От резко дребезжащего восклицания у меня зашумело в голове, на что тут же среагировала Ева:

— Каин, обнаружено повышенное психосоматическое воздействие на мозг.

— Поясни, — мысленно произнес я.

— Похоже его слова влияют на твое сознание.

— Это что, навык какой–то?

— Слишком мало данных для анализа.

— Ну, зашибись, не хватало еще сраного гипнотизера на мою голову.

— Постарайся мысленно блокировать все его слова. Воспринимай их ка чистую ложь, даже если он скажет, что дважды два — четыре. Я нивелирую его вмешательство насколько смогу.

— Уж постарайся.

Я вздрогнул, осознав, что Пастырь замолчал и внимательно смотрит на меня. Мы уже успели дойти до стола с моими вещами. Черт, сильно отвлекся.

— Все нормально? — спросил сектант.

— Да. Голова что–то закружилась немного. Все никак не отойду, после чересчур близкого общения с Гирей.

— А-а, да, этот парень может перестараться, — усмехнулся Пастырь. — Так что, мы закрыли тему питания?

— Почти. Сами вы не боитесь быть съеденными?

— Поясни.

— Не боитесь, что в один прекрасный момент измененные соберутся в достаточно большую стаю и придут доказать, что пожирать они умеют куда лучше Детей Бога, потому как теперь в этом и состоит весь смысл их существования?

— А чего нам бояться? Еще после первых орбитальных ударов этот сектор низинного города оказался изолирован. Божья воля, не иначе. Только благодаря этому мы смогли выжить в первые дни. Когда же начали здесь обживаться, я лично проследил, чтобы все завалы укрепили и уплотнили. Теперь попасть в нашу обитель из других частей низинного города можно только через пару узких проходов, которые при необходимости могут быть в любой момент обрушены или заблокированы.

Забаррикадировались значит. Но, думается мне, одних стен будет недостаточно, чтобы удержать орды измененных, если они решат наведаться на сочный перекус.

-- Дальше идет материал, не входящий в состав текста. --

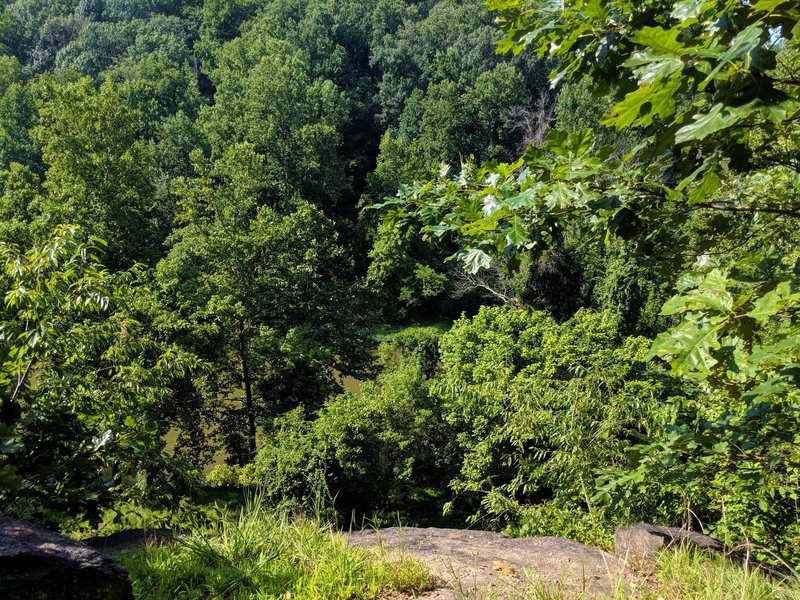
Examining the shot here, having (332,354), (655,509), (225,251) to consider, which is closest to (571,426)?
(655,509)

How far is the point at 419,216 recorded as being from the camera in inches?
108

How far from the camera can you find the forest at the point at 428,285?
2064mm

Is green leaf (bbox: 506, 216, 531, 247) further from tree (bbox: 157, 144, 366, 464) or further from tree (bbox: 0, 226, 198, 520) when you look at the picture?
tree (bbox: 157, 144, 366, 464)

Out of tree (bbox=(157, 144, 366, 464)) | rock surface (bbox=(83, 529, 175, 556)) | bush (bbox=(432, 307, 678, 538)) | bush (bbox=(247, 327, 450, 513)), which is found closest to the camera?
rock surface (bbox=(83, 529, 175, 556))

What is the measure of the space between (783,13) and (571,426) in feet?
21.3

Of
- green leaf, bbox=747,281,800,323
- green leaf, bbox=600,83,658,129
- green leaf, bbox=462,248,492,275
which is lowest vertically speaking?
green leaf, bbox=747,281,800,323

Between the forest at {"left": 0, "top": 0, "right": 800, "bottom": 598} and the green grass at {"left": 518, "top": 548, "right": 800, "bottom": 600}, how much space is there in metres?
0.47

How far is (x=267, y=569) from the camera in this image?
3.25 metres

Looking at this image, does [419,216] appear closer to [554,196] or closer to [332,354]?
[554,196]

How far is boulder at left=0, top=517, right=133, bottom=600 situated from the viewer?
224cm

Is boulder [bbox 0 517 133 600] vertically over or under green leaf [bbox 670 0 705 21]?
under

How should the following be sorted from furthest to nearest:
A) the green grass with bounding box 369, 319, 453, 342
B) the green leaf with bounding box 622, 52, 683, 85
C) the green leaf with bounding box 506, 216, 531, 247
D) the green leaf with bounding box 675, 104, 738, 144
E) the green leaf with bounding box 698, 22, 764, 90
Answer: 1. the green grass with bounding box 369, 319, 453, 342
2. the green leaf with bounding box 506, 216, 531, 247
3. the green leaf with bounding box 622, 52, 683, 85
4. the green leaf with bounding box 675, 104, 738, 144
5. the green leaf with bounding box 698, 22, 764, 90

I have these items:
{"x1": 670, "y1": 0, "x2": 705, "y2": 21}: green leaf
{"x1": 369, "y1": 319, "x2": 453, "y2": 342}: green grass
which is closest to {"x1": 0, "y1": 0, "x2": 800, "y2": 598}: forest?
{"x1": 670, "y1": 0, "x2": 705, "y2": 21}: green leaf

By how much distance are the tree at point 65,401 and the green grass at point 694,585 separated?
8.44 ft
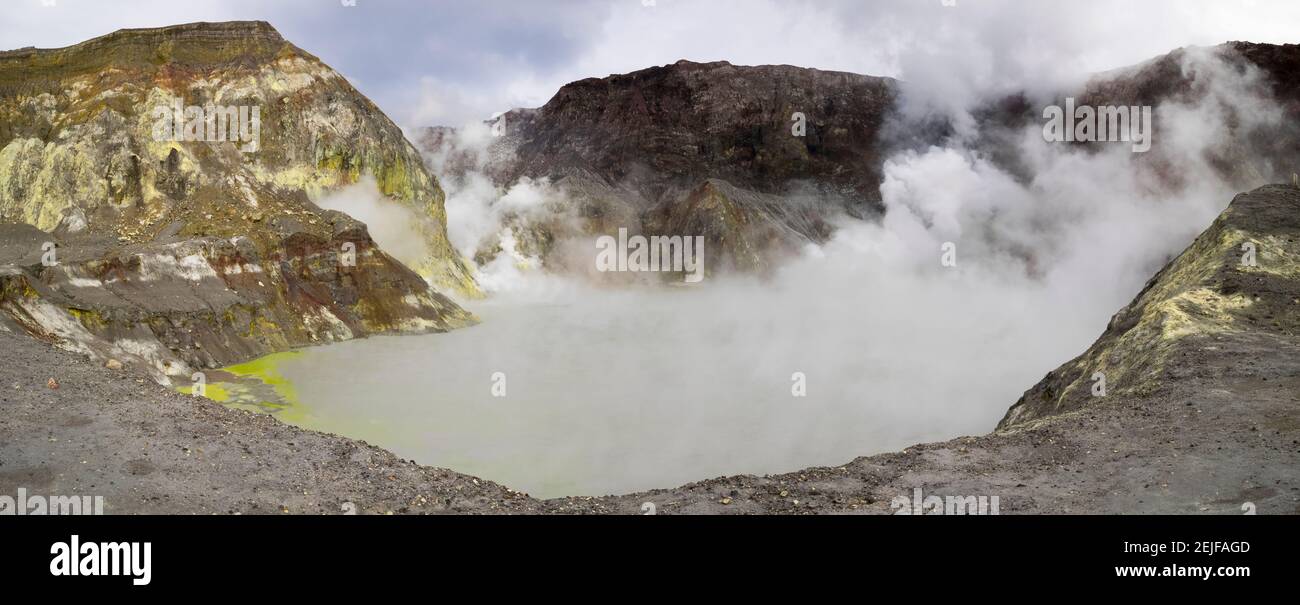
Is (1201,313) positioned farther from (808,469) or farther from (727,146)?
(727,146)

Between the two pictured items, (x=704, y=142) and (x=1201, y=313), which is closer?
(x=1201, y=313)

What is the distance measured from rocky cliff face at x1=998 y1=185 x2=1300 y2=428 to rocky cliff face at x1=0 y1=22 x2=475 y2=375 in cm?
2499

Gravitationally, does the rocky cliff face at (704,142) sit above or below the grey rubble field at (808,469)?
above

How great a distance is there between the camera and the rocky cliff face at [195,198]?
26328mm

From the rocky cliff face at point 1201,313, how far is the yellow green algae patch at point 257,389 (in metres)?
18.5

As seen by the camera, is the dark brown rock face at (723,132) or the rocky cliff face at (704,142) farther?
the dark brown rock face at (723,132)

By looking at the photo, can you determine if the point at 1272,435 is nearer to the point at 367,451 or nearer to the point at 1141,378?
the point at 1141,378

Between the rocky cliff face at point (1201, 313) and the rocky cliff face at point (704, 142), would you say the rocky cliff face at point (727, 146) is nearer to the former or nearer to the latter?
the rocky cliff face at point (704, 142)


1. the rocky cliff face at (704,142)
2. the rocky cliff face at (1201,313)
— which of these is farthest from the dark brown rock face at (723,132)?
the rocky cliff face at (1201,313)

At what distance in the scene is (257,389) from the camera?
2411 cm

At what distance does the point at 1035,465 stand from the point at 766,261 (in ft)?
199

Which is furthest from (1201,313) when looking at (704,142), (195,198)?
(704,142)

— Еще вопросы? Нет? Тогда считаем тему закрытой, — Пастырь подозвал пару помощников из охраны, которые без лишних вопросов начали распаковывать и раскладывать на столе мои вещи. — Вижу ты неплохо укомплектовался. Лекарства, вода, оборудование. О, носочки! Это правильно, ноги надо держать в тепле.

Я покосился на сектанта, не понимая, насмехается ли он надо мной, или говорит серьезно. Но пастырь уже успел переключить свое внимание, взяв в руки фазовый пистолет:

— И оружие. Конечно. Едва ли бы ты смог выжить в одиночку, не имея под рукой чего–то такого, — он глянул на меня и укоризненно покачал головой. — Только учти. В этом месте подобное оружие запрещено. Мы не используем то, что способствовало разрушению былого мира.

— Вас как–то не понять. То вы восхваляете прошлое, то браните его.

— Всего понемногу, мой мальчик, — благосклонно улыбнулся сектант.

— Мне кажется, отказываясь от оружия, вы просто сами себя вгоняете в жесткие рамки. Едва ли это поможет выживанию общины.

— Верно. Но жертвенность — это благодетель. Мы пройдем сие испытание своими силами, а не силой оружия наших предков.

На языке вертелось несколько колких замечаний, но мне пришлось проглотить их. Не та ситуация, чтобы острить.

— Хо! — улыбнулся Пастырь, ставя на стол мой термос. — Мне определенно нравится твой уровень подготовки.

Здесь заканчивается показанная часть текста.